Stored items
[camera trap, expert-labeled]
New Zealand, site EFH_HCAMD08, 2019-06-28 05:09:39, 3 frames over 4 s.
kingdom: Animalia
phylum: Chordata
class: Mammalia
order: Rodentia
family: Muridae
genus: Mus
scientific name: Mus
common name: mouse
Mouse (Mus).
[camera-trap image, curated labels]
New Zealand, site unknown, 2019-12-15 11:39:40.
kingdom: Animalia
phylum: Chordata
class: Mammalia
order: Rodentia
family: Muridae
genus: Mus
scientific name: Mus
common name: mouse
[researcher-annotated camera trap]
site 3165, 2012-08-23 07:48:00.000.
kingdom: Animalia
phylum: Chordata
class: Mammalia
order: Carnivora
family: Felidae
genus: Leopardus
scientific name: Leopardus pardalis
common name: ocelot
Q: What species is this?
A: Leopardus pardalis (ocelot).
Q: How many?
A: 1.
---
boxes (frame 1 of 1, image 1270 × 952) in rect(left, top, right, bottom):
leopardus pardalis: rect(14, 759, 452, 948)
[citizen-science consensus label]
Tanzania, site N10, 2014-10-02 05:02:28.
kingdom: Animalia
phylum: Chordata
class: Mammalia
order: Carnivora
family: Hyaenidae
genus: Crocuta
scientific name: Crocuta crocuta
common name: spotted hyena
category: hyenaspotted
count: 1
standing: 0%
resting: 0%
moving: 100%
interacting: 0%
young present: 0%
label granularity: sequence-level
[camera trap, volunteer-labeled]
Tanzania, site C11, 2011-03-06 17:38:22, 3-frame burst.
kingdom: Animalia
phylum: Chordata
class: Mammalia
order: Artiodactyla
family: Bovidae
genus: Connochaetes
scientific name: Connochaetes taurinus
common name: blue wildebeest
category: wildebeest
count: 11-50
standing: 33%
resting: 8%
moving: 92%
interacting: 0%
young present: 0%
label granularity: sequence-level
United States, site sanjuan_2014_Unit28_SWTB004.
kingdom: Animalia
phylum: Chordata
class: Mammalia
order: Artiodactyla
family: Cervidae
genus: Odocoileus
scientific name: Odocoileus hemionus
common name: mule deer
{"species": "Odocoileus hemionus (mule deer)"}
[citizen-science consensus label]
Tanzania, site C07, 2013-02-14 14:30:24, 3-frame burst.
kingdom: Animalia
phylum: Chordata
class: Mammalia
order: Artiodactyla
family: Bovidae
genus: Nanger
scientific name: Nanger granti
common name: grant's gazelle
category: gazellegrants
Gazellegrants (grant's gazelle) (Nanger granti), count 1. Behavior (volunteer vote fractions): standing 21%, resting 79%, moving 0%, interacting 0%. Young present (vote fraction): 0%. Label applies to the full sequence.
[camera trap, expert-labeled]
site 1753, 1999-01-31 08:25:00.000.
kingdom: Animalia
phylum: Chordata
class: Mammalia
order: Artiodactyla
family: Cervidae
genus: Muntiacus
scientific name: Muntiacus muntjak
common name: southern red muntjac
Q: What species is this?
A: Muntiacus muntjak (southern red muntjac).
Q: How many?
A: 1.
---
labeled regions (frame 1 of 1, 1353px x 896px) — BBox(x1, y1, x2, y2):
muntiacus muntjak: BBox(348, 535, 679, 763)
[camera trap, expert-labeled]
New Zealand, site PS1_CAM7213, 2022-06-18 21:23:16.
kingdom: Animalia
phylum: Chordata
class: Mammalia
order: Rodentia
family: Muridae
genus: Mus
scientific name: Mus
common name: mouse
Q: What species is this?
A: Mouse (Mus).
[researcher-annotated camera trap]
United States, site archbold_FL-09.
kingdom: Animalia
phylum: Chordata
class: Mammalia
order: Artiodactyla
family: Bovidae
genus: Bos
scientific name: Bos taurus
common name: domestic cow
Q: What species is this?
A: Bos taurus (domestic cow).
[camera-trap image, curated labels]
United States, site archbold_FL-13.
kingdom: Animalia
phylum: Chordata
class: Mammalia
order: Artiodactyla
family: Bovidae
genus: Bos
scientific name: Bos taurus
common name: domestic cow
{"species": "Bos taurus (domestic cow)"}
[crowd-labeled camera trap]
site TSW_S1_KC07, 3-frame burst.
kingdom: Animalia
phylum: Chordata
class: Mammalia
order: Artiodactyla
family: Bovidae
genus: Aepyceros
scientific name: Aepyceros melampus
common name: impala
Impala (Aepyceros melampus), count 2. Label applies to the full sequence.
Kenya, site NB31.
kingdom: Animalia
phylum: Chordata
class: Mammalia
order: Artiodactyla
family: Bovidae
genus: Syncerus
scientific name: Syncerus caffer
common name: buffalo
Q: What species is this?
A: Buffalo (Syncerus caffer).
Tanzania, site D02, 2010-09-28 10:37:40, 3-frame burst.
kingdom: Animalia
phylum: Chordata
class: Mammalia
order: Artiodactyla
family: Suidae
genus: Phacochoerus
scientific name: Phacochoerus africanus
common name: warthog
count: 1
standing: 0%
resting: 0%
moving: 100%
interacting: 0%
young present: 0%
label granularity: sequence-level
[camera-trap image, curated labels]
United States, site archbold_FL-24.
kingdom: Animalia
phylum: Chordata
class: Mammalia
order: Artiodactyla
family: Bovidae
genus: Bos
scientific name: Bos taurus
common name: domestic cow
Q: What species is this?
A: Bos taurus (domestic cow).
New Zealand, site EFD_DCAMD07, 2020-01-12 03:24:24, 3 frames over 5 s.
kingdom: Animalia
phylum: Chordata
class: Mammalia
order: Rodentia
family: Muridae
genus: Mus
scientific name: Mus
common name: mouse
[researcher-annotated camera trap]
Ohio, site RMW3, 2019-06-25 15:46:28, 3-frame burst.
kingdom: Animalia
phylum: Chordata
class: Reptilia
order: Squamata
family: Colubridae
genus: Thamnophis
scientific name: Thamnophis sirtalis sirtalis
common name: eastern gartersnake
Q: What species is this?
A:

Action item —
All entries must be printed exactly, with nothing omitted.

Task output —
[camera trap, expert-labeled]
New Zealand, site EFH_HCAMD08, 2019-06-28 05:09:39, 3 frames over 4 s.
kingdom: Animalia
phylum: Chordata
class: Mammalia
order: Rodentia
family: Muridae
genus: Mus
scientific name: Mus
common name: mouse
Mouse (Mus).
[camera-trap image, curated labels]
New Zealand, site unknown, 2019-12-15 11:39:40.
kingdom: Animalia
phylum: Chordata
class: Mammalia
order: Rodentia
family: Muridae
genus: Mus
scientific name: Mus
common name: mouse
[researcher-annotated camera trap]
site 3165, 2012-08-23 07:48:00.000.
kingdom: Animalia
phylum: Chordata
class: Mammalia
order: Carnivora
family: Felidae
genus: Leopardus
scientific name: Leopardus pardalis
common name: ocelot
Q: What species is this?
A: Leopardus pardalis (ocelot).
Q: How many?
A: 1.
---
boxes (frame 1 of 1, image 1270 × 952) in rect(left, top, right, bottom):
leopardus pardalis: rect(14, 759, 452, 948)
[citizen-science consensus label]
Tanzania, site N10, 2014-10-02 05:02:28.
kingdom: Animalia
phylum: Chordata
class: Mammalia
order: Carnivora
family: Hyaenidae
genus: Crocuta
scientific name: Crocuta crocuta
common name: spotted hyena
category: hyenaspotted
count: 1
standing: 0%
resting: 0%
moving: 100%
interacting: 0%
young present: 0%
label granularity: sequence-level
[camera trap, volunteer-labeled]
Tanzania, site C11, 2011-03-06 17:38:22, 3-frame burst.
kingdom: Animalia
phylum: Chordata
class: Mammalia
order: Artiodactyla
family: Bovidae
genus: Connochaetes
scientific name: Connochaetes taurinus
common name: blue wildebeest
category: wildebeest
count: 11-50
standing: 33%
resting: 8%
moving: 92%
interacting: 0%
young present: 0%
label granularity: sequence-level
United States, site sanjuan_2014_Unit28_SWTB004.
kingdom: Animalia
phylum: Chordata
class: Mammalia
order: Artiodactyla
family: Cervidae
genus: Odocoileus
scientific name: Odocoileus hemionus
common name: mule deer
{"species": "Odocoileus hemionus (mule deer)"}
[citizen-science consensus label]
Tanzania, site C07, 2013-02-14 14:30:24, 3-frame burst.
kingdom: Animalia
phylum: Chordata
class: Mammalia
order: Artiodactyla
family: Bovidae
genus: Nanger
scientific name: Nanger granti
common name: grant's gazelle
category: gazellegrants
Gazellegrants (grant's gazelle) (Nanger granti), count 1. Behavior (volunteer vote fractions): standing 21%, resting 79%, moving 0%, interacting 0%. Young present (vote fraction): 0%. Label applies to the full sequence.
[camera trap, expert-labeled]
site 1753, 1999-01-31 08:25:00.000.
kingdom: Animalia
phylum: Chordata
class: Mammalia
order: Artiodactyla
family: Cervidae
genus: Muntiacus
scientific name: Muntiacus muntjak
common name: southern red muntjac
Q: What species is this?
A: Muntiacus muntjak (southern red muntjac).
Q: How many?
A: 1.
---
labeled regions (frame 1 of 1, 1353px x 896px) — BBox(x1, y1, x2, y2):
muntiacus muntjak: BBox(348, 535, 679, 763)
[camera trap, expert-labeled]
New Zealand, site PS1_CAM7213, 2022-06-18 21:23:16.
kingdom: Animalia
phylum: Chordata
class: Mammalia
order: Rodentia
family: Muridae
genus: Mus
scientific name: Mus
common name: mouse
Q: What species is this?
A: Mouse (Mus).
[researcher-annotated camera trap]
United States, site archbold_FL-09.
kingdom: Animalia
phylum: Chordata
class: Mammalia
order: Artiodactyla
family: Bovidae
genus: Bos
scientific name: Bos taurus
common name: domestic cow
Q: What species is this?
A: Bos taurus (domestic cow).
[camera-trap image, curated labels]
United States, site archbold_FL-13.
kingdom: Animalia
phylum: Chordata
class: Mammalia
order: Artiodactyla
family: Bovidae
genus: Bos
scientific name: Bos taurus
common name: domestic cow
{"species": "Bos taurus (domestic cow)"}
[crowd-labeled camera trap]
site TSW_S1_KC07, 3-frame burst.
kingdom: Animalia
phylum: Chordata
class: Mammalia
order: Artiodactyla
family: Bovidae
genus: Aepyceros
scientific name: Aepyceros melampus
common name: impala
Impala (Aepyceros melampus), count 2. Label applies to the full sequence.
Kenya, site NB31.
kingdom: Animalia
phylum: Chordata
class: Mammalia
order: Artiodactyla
family: Bovidae
genus: Syncerus
scientific name: Syncerus caffer
common name: buffalo
Q: What species is this?
A: Buffalo (Syncerus caffer).
Tanzania, site D02, 2010-09-28 10:37:40, 3-frame burst.
kingdom: Animalia
phylum: Chordata
class: Mammalia
order: Artiodactyla
family: Suidae
genus: Phacochoerus
scientific name: Phacochoerus africanus
common name: warthog
count: 1
standing: 0%
resting: 0%
moving: 100%
interacting: 0%
young present: 0%
label granularity: sequence-level
[camera-trap image, curated labels]
United States, site archbold_FL-24.
kingdom: Animalia
phylum: Chordata
class: Mammalia
order: Artiodactyla
family: Bovidae
genus: Bos
scientific name: Bos taurus
common name: domestic cow
Q: What species is this?
A: Bos taurus (domestic cow).
New Zealand, site EFD_DCAMD07, 2020-01-12 03:24:24, 3 frames over 5 s.
kingdom: Animalia
phylum: Chordata
class: Mammalia
order: Rodentia
family: Muridae
genus: Mus
scientific name: Mus
common name: mouse
[researcher-annotated camera trap]
Ohio, site RMW3, 2019-06-25 15:46:28, 3-frame burst.
kingdom: Animalia
phylum: Chordata
class: Reptilia
order: Squamata
family: Colubridae
genus: Thamnophis
scientific name: Thamnophis sirtalis sirtalis
common name: eastern gartersnake
Q: What species is this?
A:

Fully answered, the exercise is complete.